(Passage to read Opens)

Marisa Meltzer’s slim biography of the British woman named Jane who became the French bag named Birkin is fittingly titled It Girl.

It is subtitled The Life and Legacy of Jane Birkin. The absurd arc of her public destiny reflects our unstoppable drift from culture to commerce. A woman whose erotic sigh-singing became a global soundtrack in 1969 is better known as the supreme trophy handbag.

“A handbag?” asks Lady Bracknell in The Importance of Being Earnest, after Jack confesses that he was a baby found at Victoria Station, in a handbag. He answers, “A somewhat large, black leather handbag, with handles to it,” which is pretty much what Jean-Louis Dumas directed his craftsmen to produce from a sketch Jane Birkin drew on the back of a vomit bag on a flight from Paris to London in 1983.

She had boarded the flight with the vast wicker basket she stubbornly carried everywhere, even to nightclubs. The kind of massive, cheap, utilitarian basket made of willow, rattan, wicker, or rush, then commonly displayed around the windows of French hardware stores. As the head of the house of Hermès, home of the Kelly bag, Dumas was appalled, and as a male, I imagine, he was eager to engage the famous, attractive woman seated next to him. He asked what kind of bag she would use instead of this basket; she sketched, and a year or so later he delivered—a somewhat large, black leather handbag with handles to it.

Birkin during the filming of Too Small My Friend, on the French seaside, 1970.

It had a mouth wide enough to swallow and release the baggage of her life: books, shoes, bottles, notebooks, clothes, receipts, Spasfon pills (for use against stomach cramps). Its top flap could be tucked inside the mouth to make room for more things. She filled it to the brim and hauled it everywhere, declaring it was “as heavy as a dead donkey,” and 10 years later donated it, scuffed and scratched, to a charity fighting AIDS.

Meanwhile, Dumas named the bag Birkin, and set about producing it for the public. The book tells us that, instead of paying for her name, Dumas thanked Jane by sending her more Birkins, which she kept selling for charity, putting luxury to good use. Eventually, Dumas started paying the charities she chose.

In 2011, she was astonished that the Birkin she auctioned for Fukushima-earthquake relief fetched $163,000. This past summer, two years and six days after her death, the original, scuffed Birkin bag that had raised money for AIDS was sold, at auction but no longer for charity, for $10 million, to the C.E.O. of a Japanese resale company with the moistly pliable name Valuence.

(Passage to read Closes)
(Data under study Opens)

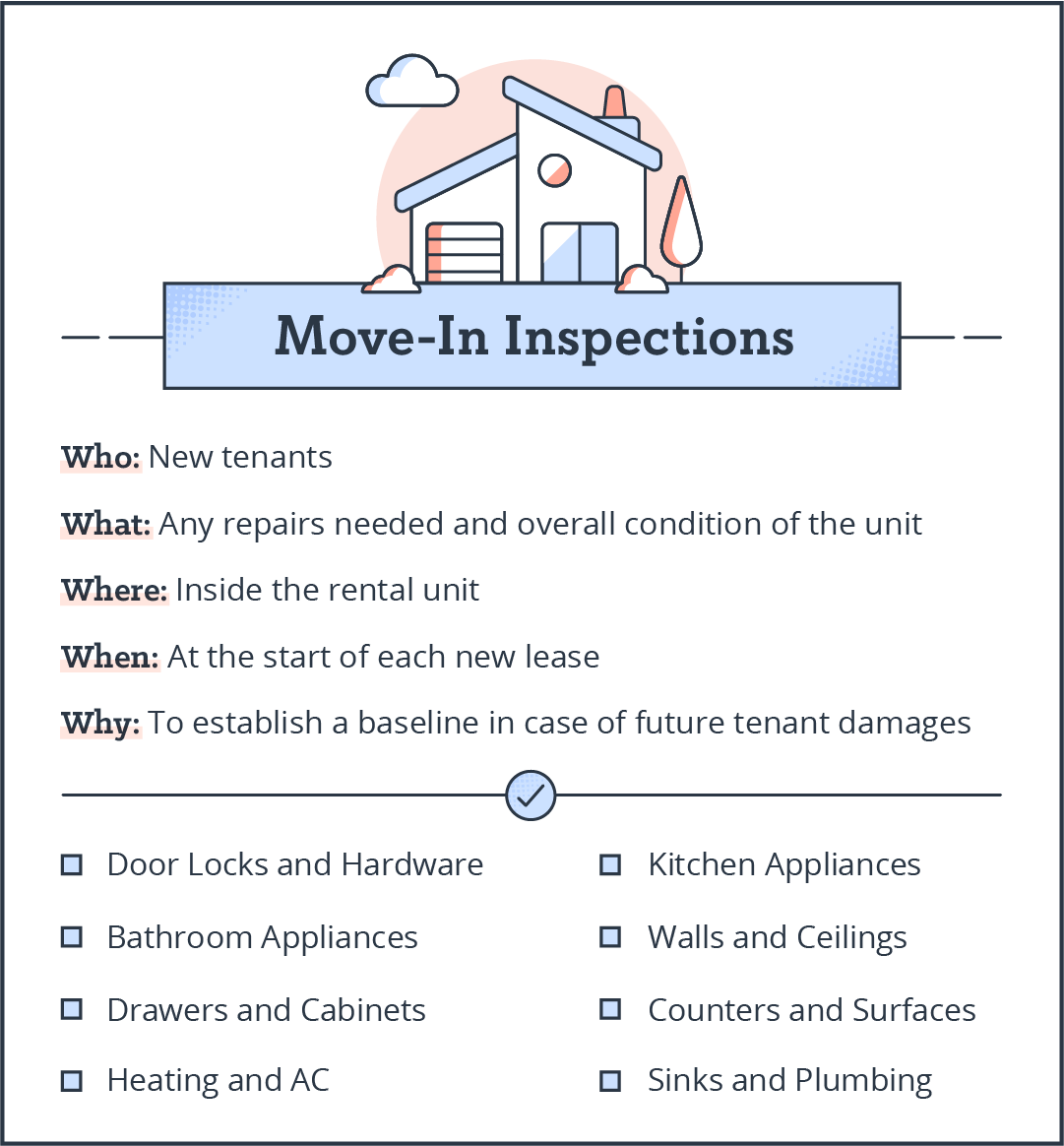 Move-In Inspections

Who: New tenants

What: Any repairs needed and overall condition of the unit

Where: Inside the rental unit

When: At the start of each new lease

Why: To establish a baseline in case of future tenant damages

Door Locks and Hardware

Bathroom Appliances

Drawers and Cabinets

Heating and AC

Kitchen Appliances

Walls and Ceilings

Counters and Surfaces

Sinks and Plumbing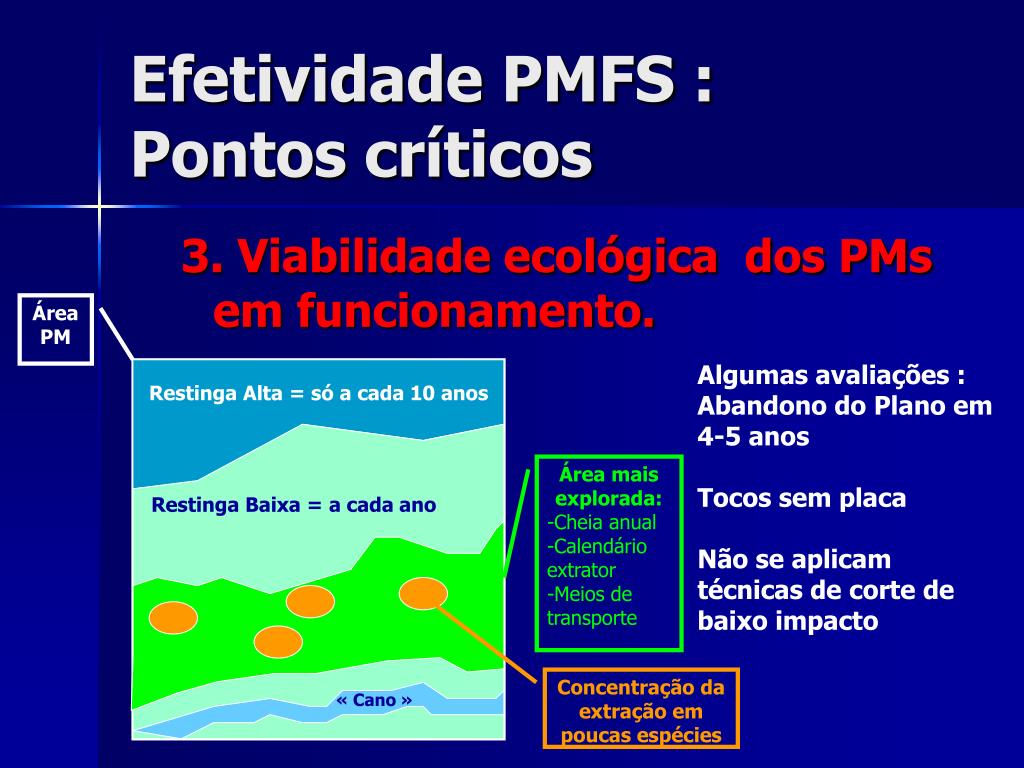 Efetividade PMFS :
Pontos críticos

3. Viabilidade ecológica dos PMs em funcionamento.

Área PM

Restinga Alta = só a cada 10 anos

Restinga Baixa = a cada ano

« Cano »

Área mais explorada:
-Cheia anual
-Calendário extrator
-Meios de transporte

Concentração da extração em poucas espécies

Algumas avaliações :
Abandono do Plano em 4-5 anos

Tocos sem placa

Não se aplicam técnicas de corte de baixo impacto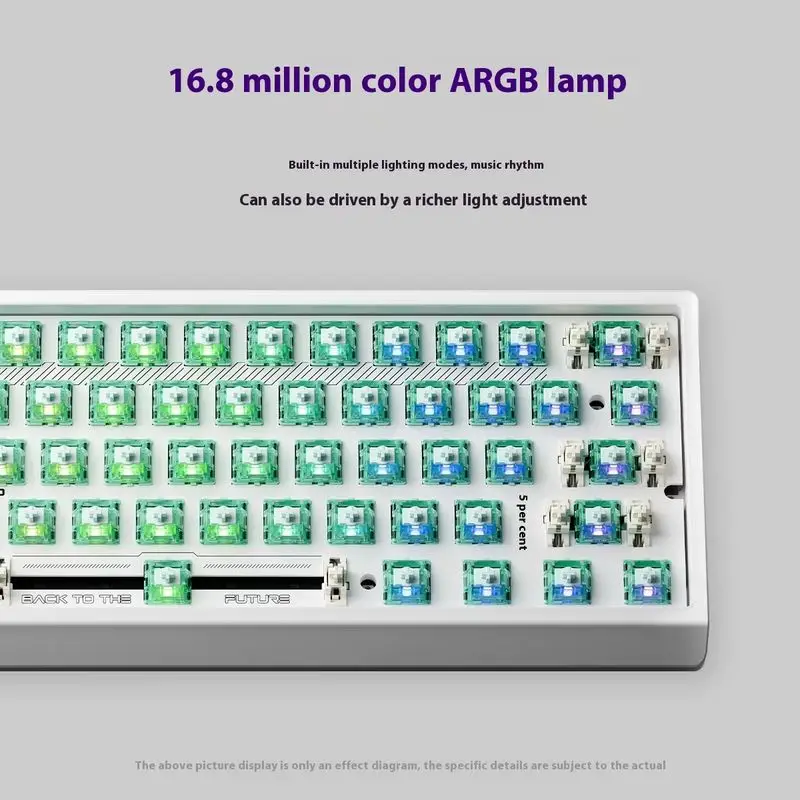 16.8 million color ARGB lamp

Built-in multiple lighting modes, music rhythm

Can also be driven by a richer light adjustment

5 per cent

BACK TO THE

FUTURE

The above picture display is only an effect diagram, the specific details are subject to the actual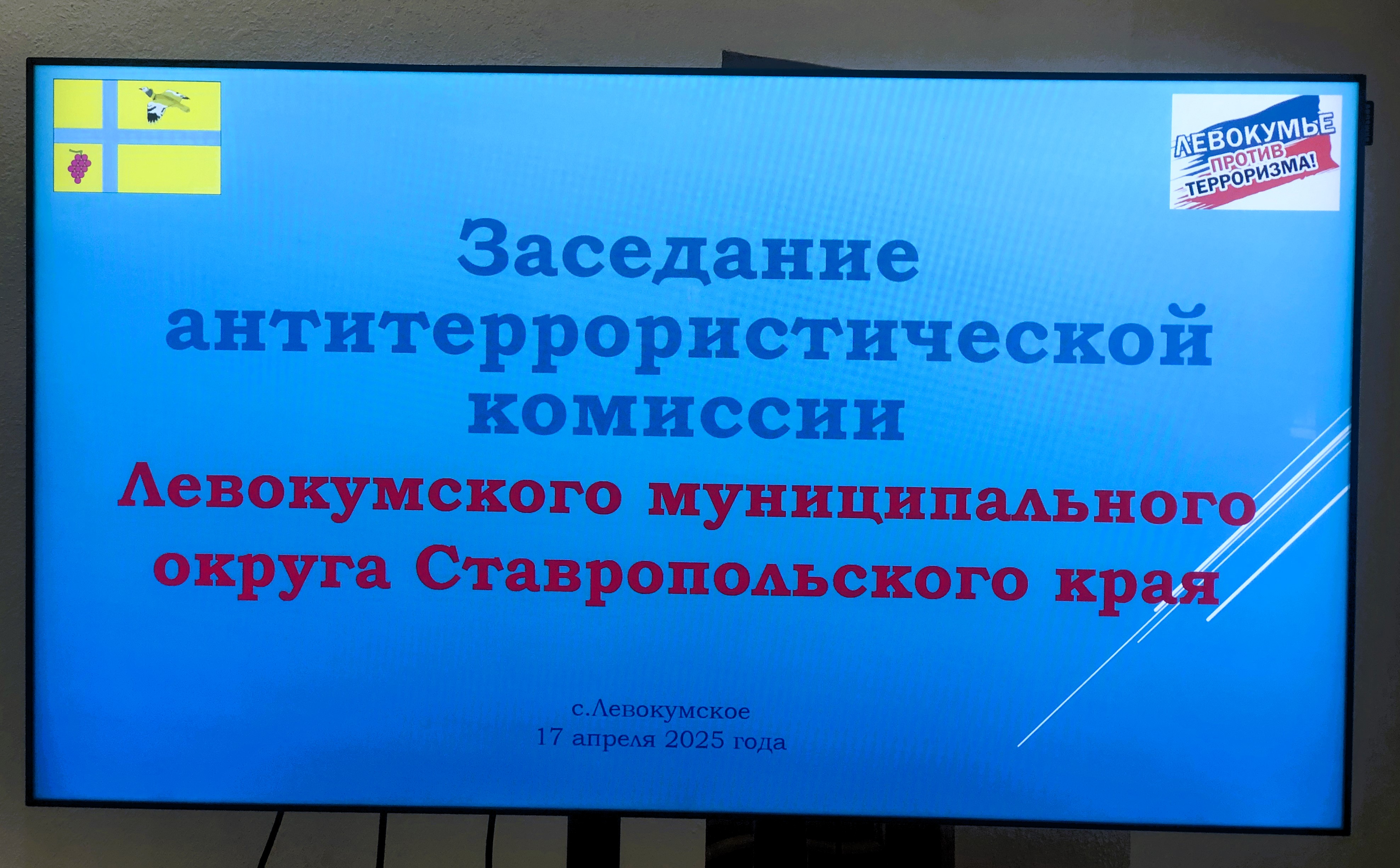 ЛЕВОКУМЬЕ ПРОТИВ ТЕРРОРИЗМА!

Заседание антитеррористической комиссии Левокумского муниципального округа Ставропольского края

с.Левокумское
17 апреля 2025 года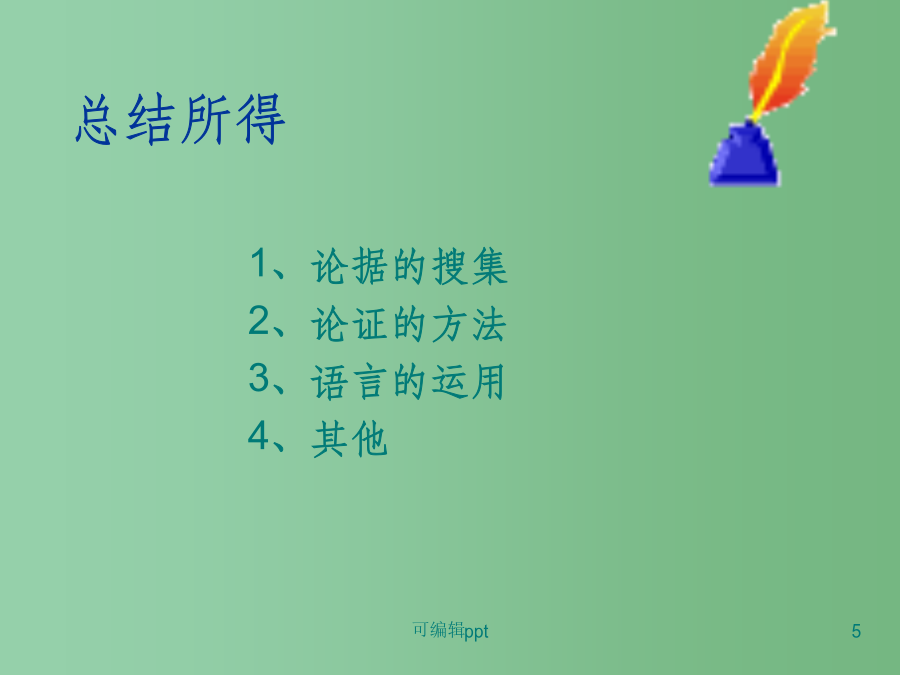 总结所得

1、论据的搜集
2、论证的方法
3、语言的运用
4、其他

可编辑ppt

5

(Data under study Closes)

*Exercise requirements:* From the Jane Birkin article, reproduce word for word everything from "It had a mouth" down to "charity fighting AIDS.". Rely only on the article about Jane Birkin and her bag, not on the records.

*Problem solution:*
It had a mouth wide enough to swallow and release the baggage of her life: books, shoes, bottles, notebooks, clothes, receipts, Spasfon pills (for use against stomach cramps). Its top flap could be tucked inside the mouth to make room for more things. She filled it to the brim and hauled it everywhere, declaring it was “as heavy as a dead donkey,” and 10 years later donated it, scuffed and scratched, to a charity fighting AIDS.